Available data:
◆ ◆ ◆
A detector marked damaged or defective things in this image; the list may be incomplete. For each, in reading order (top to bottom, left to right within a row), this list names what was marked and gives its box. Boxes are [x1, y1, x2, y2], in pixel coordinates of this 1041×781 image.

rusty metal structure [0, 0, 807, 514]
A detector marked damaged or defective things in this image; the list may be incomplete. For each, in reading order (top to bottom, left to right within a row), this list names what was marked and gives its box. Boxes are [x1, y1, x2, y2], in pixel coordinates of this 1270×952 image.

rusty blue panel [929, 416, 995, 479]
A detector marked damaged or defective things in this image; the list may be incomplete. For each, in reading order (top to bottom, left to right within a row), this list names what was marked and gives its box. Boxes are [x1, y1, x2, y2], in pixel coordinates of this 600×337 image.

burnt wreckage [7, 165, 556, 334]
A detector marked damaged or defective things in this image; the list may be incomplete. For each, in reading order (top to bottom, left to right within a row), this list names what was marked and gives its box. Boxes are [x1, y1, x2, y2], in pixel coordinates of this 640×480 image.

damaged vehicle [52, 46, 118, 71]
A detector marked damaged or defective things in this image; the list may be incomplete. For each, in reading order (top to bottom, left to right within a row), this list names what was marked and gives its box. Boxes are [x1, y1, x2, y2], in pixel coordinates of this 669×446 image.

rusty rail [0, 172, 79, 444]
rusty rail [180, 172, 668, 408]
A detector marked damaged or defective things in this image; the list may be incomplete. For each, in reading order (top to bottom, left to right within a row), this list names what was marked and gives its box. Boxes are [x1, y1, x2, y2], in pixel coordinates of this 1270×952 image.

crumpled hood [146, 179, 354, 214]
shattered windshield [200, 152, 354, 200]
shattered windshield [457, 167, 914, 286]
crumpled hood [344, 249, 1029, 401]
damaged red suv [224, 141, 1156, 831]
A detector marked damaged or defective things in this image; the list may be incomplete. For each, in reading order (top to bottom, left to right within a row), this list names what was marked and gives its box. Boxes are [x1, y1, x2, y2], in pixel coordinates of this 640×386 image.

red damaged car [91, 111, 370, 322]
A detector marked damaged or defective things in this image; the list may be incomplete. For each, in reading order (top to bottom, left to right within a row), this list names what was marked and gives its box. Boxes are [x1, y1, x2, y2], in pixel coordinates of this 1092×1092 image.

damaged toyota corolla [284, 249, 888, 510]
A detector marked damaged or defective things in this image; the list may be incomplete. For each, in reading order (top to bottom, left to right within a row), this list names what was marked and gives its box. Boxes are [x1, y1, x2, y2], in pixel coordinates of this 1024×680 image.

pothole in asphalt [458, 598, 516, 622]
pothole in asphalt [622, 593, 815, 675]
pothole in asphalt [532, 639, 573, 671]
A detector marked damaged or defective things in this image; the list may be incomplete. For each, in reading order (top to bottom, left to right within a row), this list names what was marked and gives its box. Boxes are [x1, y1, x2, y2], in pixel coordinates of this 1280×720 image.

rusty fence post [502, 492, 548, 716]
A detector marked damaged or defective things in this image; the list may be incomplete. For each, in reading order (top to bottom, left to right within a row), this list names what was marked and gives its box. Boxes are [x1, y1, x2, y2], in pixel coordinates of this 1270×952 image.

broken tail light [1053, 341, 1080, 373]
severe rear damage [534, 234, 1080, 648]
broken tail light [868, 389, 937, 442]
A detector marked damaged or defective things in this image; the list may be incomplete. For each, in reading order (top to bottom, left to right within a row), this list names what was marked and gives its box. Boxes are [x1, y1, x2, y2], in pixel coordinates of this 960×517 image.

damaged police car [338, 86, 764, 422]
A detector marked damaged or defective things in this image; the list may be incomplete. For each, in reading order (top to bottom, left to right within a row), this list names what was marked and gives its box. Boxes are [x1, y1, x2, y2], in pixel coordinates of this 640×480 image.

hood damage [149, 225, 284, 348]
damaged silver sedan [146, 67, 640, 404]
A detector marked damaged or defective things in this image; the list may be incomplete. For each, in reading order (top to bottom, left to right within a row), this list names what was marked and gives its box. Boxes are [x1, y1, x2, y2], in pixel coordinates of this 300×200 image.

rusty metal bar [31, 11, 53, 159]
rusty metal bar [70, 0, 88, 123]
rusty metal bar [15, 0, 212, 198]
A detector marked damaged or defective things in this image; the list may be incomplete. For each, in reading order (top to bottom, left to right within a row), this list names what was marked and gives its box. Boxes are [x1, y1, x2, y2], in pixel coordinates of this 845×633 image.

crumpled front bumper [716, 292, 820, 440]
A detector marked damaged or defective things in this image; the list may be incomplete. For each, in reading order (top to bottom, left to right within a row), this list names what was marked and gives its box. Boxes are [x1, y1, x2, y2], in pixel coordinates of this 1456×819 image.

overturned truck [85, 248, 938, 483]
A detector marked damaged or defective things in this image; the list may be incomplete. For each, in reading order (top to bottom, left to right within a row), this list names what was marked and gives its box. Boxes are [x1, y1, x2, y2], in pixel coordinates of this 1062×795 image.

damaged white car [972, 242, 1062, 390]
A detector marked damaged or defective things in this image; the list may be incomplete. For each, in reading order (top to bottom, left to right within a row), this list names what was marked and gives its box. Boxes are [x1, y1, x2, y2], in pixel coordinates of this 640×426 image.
◆ ◆ ◆
Exercise objective:
Render every line of the entries above as a numbered list, omitting blank lines.

Task solution:
1. A detector marked damaged or defective things in this image; the list may be incomplete. For each, in reading order (top to bottom, left to right within a row), this list names what was marked and gives its box. Boxes are [x1, y1, x2, y2], in pixel coordinates of this 1041×781 image.
2. rusty metal structure [0, 0, 807, 514]
3. A detector marked damaged or defective things in this image; the list may be incomplete. For each, in reading order (top to bottom, left to right within a row), this list names what was marked and gives its box. Boxes are [x1, y1, x2, y2], in pixel coordinates of this 1270×952 image.
4. rusty blue panel [929, 416, 995, 479]
5. A detector marked damaged or defective things in this image; the list may be incomplete. For each, in reading order (top to bottom, left to right within a row), this list names what was marked and gives its box. Boxes are [x1, y1, x2, y2], in pixel coordinates of this 600×337 image.
6. burnt wreckage [7, 165, 556, 334]
7. A detector marked damaged or defective things in this image; the list may be incomplete. For each, in reading order (top to bottom, left to right within a row), this list names what was marked and gives its box. Boxes are [x1, y1, x2, y2], in pixel coordinates of this 640×480 image.
8. damaged vehicle [52, 46, 118, 71]
9. A detector marked damaged or defective things in this image; the list may be incomplete. For each, in reading order (top to bottom, left to right within a row), this list names what was marked and gives its box. Boxes are [x1, y1, x2, y2], in pixel coordinates of this 669×446 image.
10. rusty rail [0, 172, 79, 444]
11. rusty rail [180, 172, 668, 408]
12. A detector marked damaged or defective things in this image; the list may be incomplete. For each, in reading order (top to bottom, left to right within a row), this list names what was marked and gives its box. Boxes are [x1, y1, x2, y2], in pixel coordinates of this 1270×952 image.
13. crumpled hood [146, 179, 354, 214]
14. shattered windshield [200, 152, 354, 200]
15. shattered windshield [457, 167, 914, 286]
16. crumpled hood [344, 249, 1029, 401]
17. damaged red suv [224, 141, 1156, 831]
18. A detector marked damaged or defective things in this image; the list may be incomplete. For each, in reading order (top to bottom, left to right within a row), this list names what was marked and gives its box. Boxes are [x1, y1, x2, y2], in pixel coordinates of this 640×386 image.
19. red damaged car [91, 111, 370, 322]
20. A detector marked damaged or defective things in this image; the list may be incomplete. For each, in reading order (top to bottom, left to right within a row), this list names what was marked and gives its box. Boxes are [x1, y1, x2, y2], in pixel coordinates of this 1092×1092 image.
21. damaged toyota corolla [284, 249, 888, 510]
22. A detector marked damaged or defective things in this image; the list may be incomplete. For each, in reading order (top to bottom, left to right within a row), this list names what was marked and gives its box. Boxes are [x1, y1, x2, y2], in pixel coordinates of this 1024×680 image.
23. pothole in asphalt [458, 598, 516, 622]
24. pothole in asphalt [622, 593, 815, 675]
25. pothole in asphalt [532, 639, 573, 671]
26. A detector marked damaged or defective things in this image; the list may be incomplete. For each, in reading order (top to bottom, left to right within a row), this list names what was marked and gives its box. Boxes are [x1, y1, x2, y2], in pixel coordinates of this 1280×720 image.
27. rusty fence post [502, 492, 548, 716]
28. A detector marked damaged or defective things in this image; the list may be incomplete. For each, in reading order (top to bottom, left to right within a row), this list names what was marked and gives its box. Boxes are [x1, y1, x2, y2], in pixel coordinates of this 1270×952 image.
29. broken tail light [1053, 341, 1080, 373]
30. severe rear damage [534, 234, 1080, 648]
31. broken tail light [868, 389, 937, 442]
32. A detector marked damaged or defective things in this image; the list may be incomplete. For each, in reading order (top to bottom, left to right within a row), this list names what was marked and gives its box. Boxes are [x1, y1, x2, y2], in pixel coordinates of this 960×517 image.
33. damaged police car [338, 86, 764, 422]
34. A detector marked damaged or defective things in this image; the list may be incomplete. For each, in reading order (top to bottom, left to right within a row), this list names what was marked and gives its box. Boxes are [x1, y1, x2, y2], in pixel coordinates of this 640×480 image.
35. hood damage [149, 225, 284, 348]
36. damaged silver sedan [146, 67, 640, 404]
37. A detector marked damaged or defective things in this image; the list may be incomplete. For each, in reading order (top to bottom, left to right within a row), this list names what was marked and gives its box. Boxes are [x1, y1, x2, y2], in pixel coordinates of this 300×200 image.
38. rusty metal bar [31, 11, 53, 159]
39. rusty metal bar [70, 0, 88, 123]
40. rusty metal bar [15, 0, 212, 198]
41. A detector marked damaged or defective things in this image; the list may be incomplete. For each, in reading order (top to bottom, left to right within a row), this list names what was marked and gives its box. Boxes are [x1, y1, x2, y2], in pixel coordinates of this 845×633 image.
42. crumpled front bumper [716, 292, 820, 440]
43. A detector marked damaged or defective things in this image; the list may be incomplete. For each, in reading order (top to bottom, left to right within a row), this list names what was marked and gives its box. Boxes are [x1, y1, x2, y2], in pixel coordinates of this 1456×819 image.
44. overturned truck [85, 248, 938, 483]
45. A detector marked damaged or defective things in this image; the list may be incomplete. For each, in reading order (top to bottom, left to right within a row), this list names what was marked and gives its box. Boxes are [x1, y1, x2, y2], in pixel coordinates of this 1062×795 image.
46. damaged white car [972, 242, 1062, 390]
47. A detector marked damaged or defective things in this image; the list may be incomplete. For each, in reading order (top to bottom, left to right within a row), this list names what was marked and gives its box. Boxes are [x1, y1, x2, y2], in pixel coordinates of this 640×426 image.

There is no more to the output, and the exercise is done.